## Opdracht A
Het fragment over de re-integratie van de werkneemster beperkt de beoordeling van de inspanningen van appellante tot het tweede spoor. Leg in één tot drie zinnen uit waarom.
## Opdracht B
Zet het fragment over de re-integratie van de werkneemster voort na de laatste zin.

## Te lezen fragment
○ ○ ○ ○ ○ ○ ○

8. Niet in geschil is dat de werkneemster na 15 augustus 2004 – te weten op 29 september 2004 – arbeidsongeschikt is geworden. Gelet op artikel 123b, eerste lid, van de Wet WIA is artikel 25, negende lid, van de Wet WIA dus van toepassing in dit geval.
9.1. Evenmin is in geschil dat re-integratie van de werkneemster bij appellante niet meer mogelijk is, maar dat alleen nog re-integratie bij een andere werkgever – het zogenaamde tweede spoor – tot de mogelijkheden behoort. Het Uwv heeft aan het bestreden besluit ook uitsluitend ten grondslag gelegd dat de re-integratie-inspanningen van appellante ten aanzien van het tweede spoor onvoldoende zijn geweest. Gelet daarop is de vraag of sprake is geweest van onvoldoende re-integratie-inspanningen door appellante beperkt tot een beoordeling van de inspanningen gericht op re-integratie bij een andere werkgever.

○ ○ ○ ○ ○ ○ ○

## Geëxtraheerd materiaal
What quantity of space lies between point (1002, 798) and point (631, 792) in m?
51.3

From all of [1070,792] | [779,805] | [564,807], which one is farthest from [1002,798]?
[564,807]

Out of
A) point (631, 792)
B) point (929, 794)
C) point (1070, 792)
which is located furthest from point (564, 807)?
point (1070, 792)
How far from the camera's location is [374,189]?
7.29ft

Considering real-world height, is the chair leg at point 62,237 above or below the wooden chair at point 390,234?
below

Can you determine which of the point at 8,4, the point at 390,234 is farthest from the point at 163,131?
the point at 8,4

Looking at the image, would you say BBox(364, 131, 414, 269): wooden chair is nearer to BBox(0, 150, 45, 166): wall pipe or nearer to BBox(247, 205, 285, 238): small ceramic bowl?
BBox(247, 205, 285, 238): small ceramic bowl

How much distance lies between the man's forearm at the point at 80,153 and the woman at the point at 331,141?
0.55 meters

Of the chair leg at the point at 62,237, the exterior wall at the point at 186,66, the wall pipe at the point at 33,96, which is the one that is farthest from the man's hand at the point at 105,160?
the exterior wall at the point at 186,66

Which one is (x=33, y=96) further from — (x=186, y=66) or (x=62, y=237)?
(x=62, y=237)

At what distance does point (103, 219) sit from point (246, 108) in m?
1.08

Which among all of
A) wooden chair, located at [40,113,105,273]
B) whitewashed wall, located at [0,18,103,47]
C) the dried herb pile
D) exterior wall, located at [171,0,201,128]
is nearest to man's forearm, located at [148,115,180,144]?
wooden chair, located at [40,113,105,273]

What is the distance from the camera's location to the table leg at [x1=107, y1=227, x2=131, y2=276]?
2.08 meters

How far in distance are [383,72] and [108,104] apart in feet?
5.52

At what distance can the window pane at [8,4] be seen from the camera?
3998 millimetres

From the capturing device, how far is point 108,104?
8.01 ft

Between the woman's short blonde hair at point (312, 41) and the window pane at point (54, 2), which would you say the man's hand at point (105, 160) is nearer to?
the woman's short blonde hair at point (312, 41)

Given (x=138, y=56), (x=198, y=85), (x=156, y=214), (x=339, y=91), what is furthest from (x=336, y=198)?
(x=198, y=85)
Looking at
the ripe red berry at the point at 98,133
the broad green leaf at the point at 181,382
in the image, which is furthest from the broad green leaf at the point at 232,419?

○ ○ ○ ○ ○ ○ ○

## Jouw antwoord A
Het staat niet ter discussie dat re-integratie van de werkneemster bij appellante niet meer mogelijk is en dat alleen re-integratie bij een andere werkgever nog tot de mogelijkheden behoort. Daarnaast heeft het Uwv het bestreden besluit uitsluitend gebaseerd op onvoldoende re-integratie-inspanningen van appellante ten aanzien van dat tweede spoor.

## Jouw antwoord B
9.2. Partijen zijn het er in dit verband over eens dat appellante verplicht is om de inschakeling in passende arbeid in het bedrijf van een andere werkgever te bevorderen. Deze verplichting is met ingang van 1 januari 2002 neergelegd in artikel 8, eerste lid, van de Wet op de (re)integratie arbeidsgehandicapten (Wet REA) en per 1 januari 2004 (ook) in artikel 7:658a, eerste lid, van het BW. Met ingang van 29 december 2005 berust deze verplichting uitsluitend nog op artikel 7:658a, eerste lid, van het BW. Uit de memorie van toelichting van de Wet Invoering en financiering Wet WIA blijkt dat de wetgever het BW na intrekking van de Wet REA per 29 december 2005 de aangewezen plaats vond om de re-integratieplicht van de (niet overheids-) werkgever te regelen (TK 2004-2005, 30 118, nr. 3, pag. 157).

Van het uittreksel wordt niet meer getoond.